Note that $\theta$ is constrained to be positive, so one of the solutions may not be feasible.



In [None]:
prior_lambda = 1.0
prior_dist = torch.distributions.Exponential(prior_lambda)
torch.manual_seed(0)
sampled_z = prior_dist.sample()

normal_std = 1.0
observation_dist = torch.distributions.Normal(sampled_z, normal_std)
sampled_x = observation_dist.sample((5,))
# sampled_x = torch.tensor(2.3)

print(f'z: {sampled_z} x: {sampled_x}')

In [None]:
Zs = torch.linspace(0, 15, 2000, dtype=torch.float64)
joint_evals = []
for z in Zs:
    obs_dist = torch.distributions.Normal(z, normal_std)
    log_obs_prob = torch.sum(obs_dist.log_prob(sampled_x))
    joint_evals.append(prior_dist.log_prob(z) + log_obs_prob)
joint_evals = torch.exp(torch.stack(joint_evals))
approx_posterior = joint_evals / torch.sum(joint_evals * Zs[1])

In [None]:
# Assuming an exponential posterior, find the optimal theta
B = torch.sum(sampled_x) - prior_lambda
theta_star = 0.5 * (-B + torch.sqrt(B**2 + 8 * sampled_x.numel()))
display(Math(rf'$\theta^*={theta_star:3f}$'))
variational_posterior = torch.distributions.Exponential(theta_star)
variational_evals = torch.exp(variational_posterior.log_prob(Zs))


In [None]:
plt.figure()
plt.plot(Zs, joint_evals, label='joint')
plt.plot(Zs, approx_posterior, label='numerical posterior')
plt.plot(Zs, variational_evals, label='variational posterior')
plt.xlabel('Z')
plt.ylabel('$p(Z|X_{obs})$')
plt.xlim(0, 5)
plt.legend()


In [None]:
def compute_KL(Zs, numerical_posterior, variational_posterior):
    delta = Zs[1]
    variational_vals = variational_posterior.log_prob(Zs)
    exp_variational_vals = torch.exp(variational_vals)
    numerical_vals = torch.log(numerical_posterior)
    return delta * torch.sum(exp_variational_vals * (variational_vals - numerical_vals))
    
thetas = torch.linspace(0.5, 2, 500, dtype=torch.float64)
kl_divergences = []
for theta in thetas:
    kl_divergences.append(compute_KL(Zs, approx_posterior, torch.distributions.Exponential(theta)))
    # break

plt.figure()
plt.plot(thetas, kl_divergences)
plt.ylabel('KL Divergence')
plt.xlabel(r'$\theta$')


Note that the plot doesn't show a minimum at the expected location because the KL divergence is only computed for a subset of the range $[0, \infty)$.

Now we try to optimize the surrogate using pytorch.

We want to optimize the ELBO:
\begin{align}
\mathcal{L}_{\theta} &= E_{z\sim q_{\theta}(z)} \left[\log \frac{p(\mathcal{D},z)}{q_{\theta}(z)} \right]
\end{align}

Which means that we need to compute $\nabla_{\theta}\mathcal{L}_{\theta}$. This is difficult because the expectation is with respect to the distribution which is a function of $\theta$. We then apply the reparameterization trick.

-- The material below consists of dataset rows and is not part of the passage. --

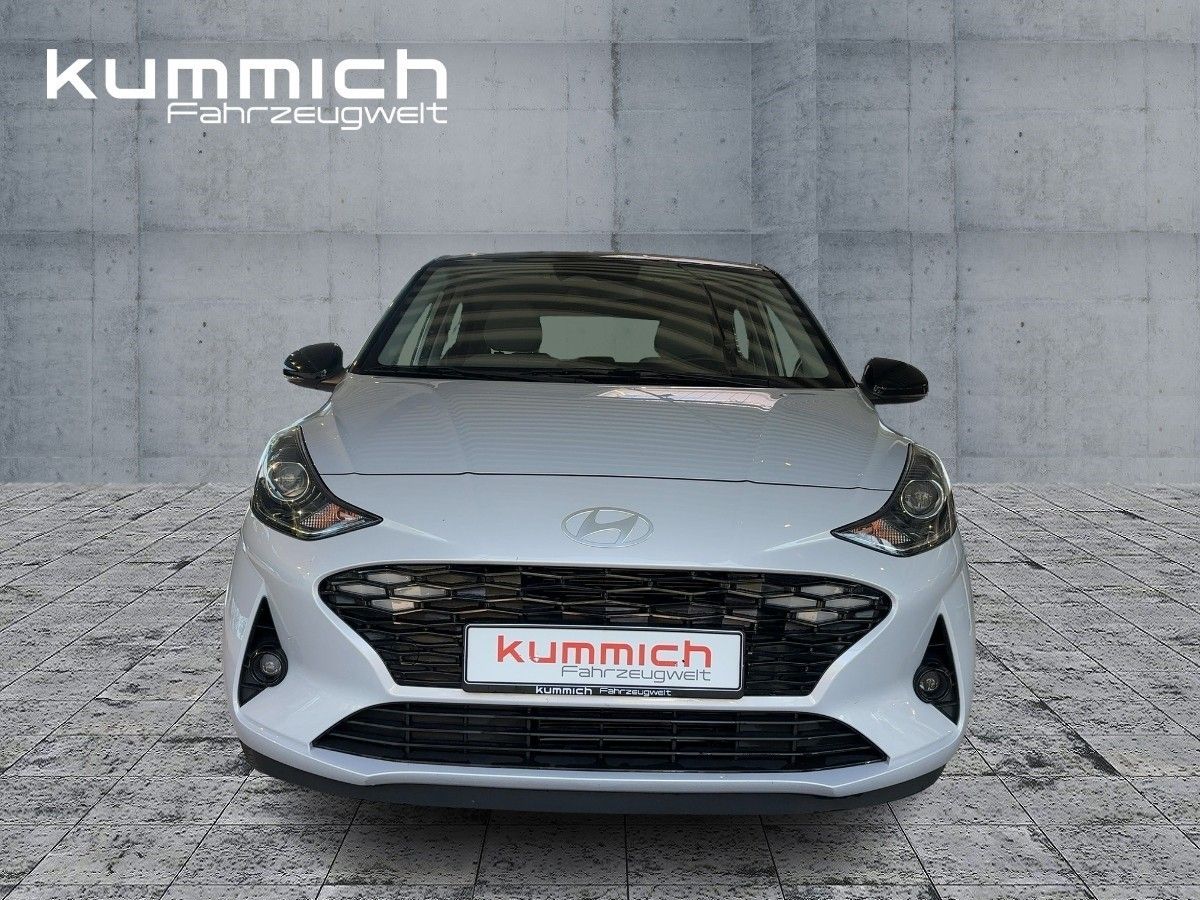 Hyundai i10 – Bild 2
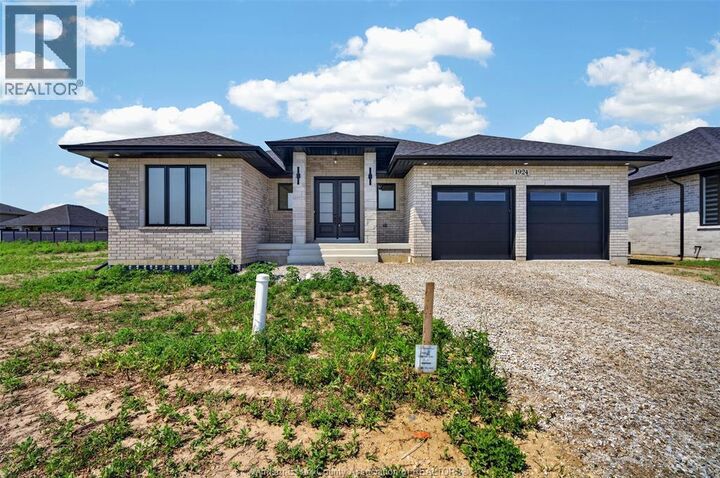 Property Photo:  1924 Sannita  ON N9Y 0G5 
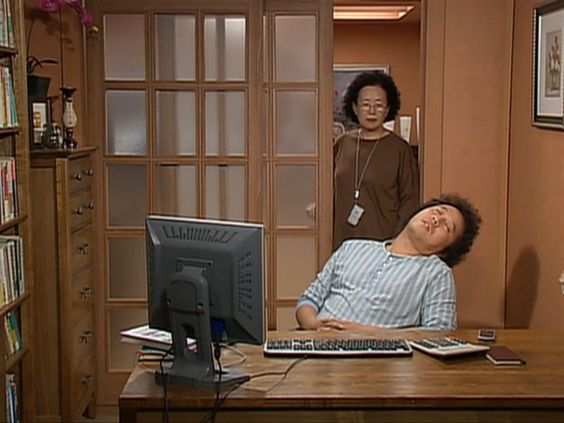 아 야구 언제하냐고오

Let $q_{\theta}(z) = g_{\theta}(x, t)$, where $t\sim\epsilon$ is a fixed noise distribution. Then $E_{z\sim q_{\theta}}[f(z)] = E_{t \sim \epsilon}[f(g_{\theta}(x, t))]$. This expectation can be estimated by drawing samples from $\epsilon$ and computing the sample mean of $f(g_{\theta}(x, t))$.


In [None]:
# Now we try to train find the parameter through optimization

class VariationalModel(torch.nn.Module):
    def __init__(self):
        super(VariationalModel, self).__init__()

        self.param = torch.nn.Parameter(data=torch.tensor([1.0]))
        self.sampling_dist = torch.distributions.Exponential(1.0)
        self.prior = torch.distributions.Exponential(1.0)

    def elbo(self, data):
        sampled_z = self.sampling_dist.sample()
        # Reparameterization trick for exponential distributions
        reparametrized_z = sampled_z / self.param

        # compute the probability of the data
        # p(D, z) = p(z) * prod(p(x_i, z) for x_i in data)
        log_p_z = self.prior.log_prob(reparametrized_z)
        obs = torch.distributions.Normal(reparametrized_z, 1.0)
        log_data_given_z = torch.sum(obs.log_prob(data))

        log_model = torch.distributions.Exponential(self.param).log_prob(reparametrized_z)
        return log_p_z + log_data_given_z - log_model
        

In [None]:
model = VariationalModel()
model.train()
opt = torch.optim.SGD(model.parameters(), lr=1e-5)

for i in range(40000):
    opt.zero_grad()

    loss = -model.elbo(sampled_x)
    loss.backward()
    if i % 1000 == 0:
        print(i, loss.detach(), model.param.data)
    opt.step()    


This is really close to the optimal value we found above!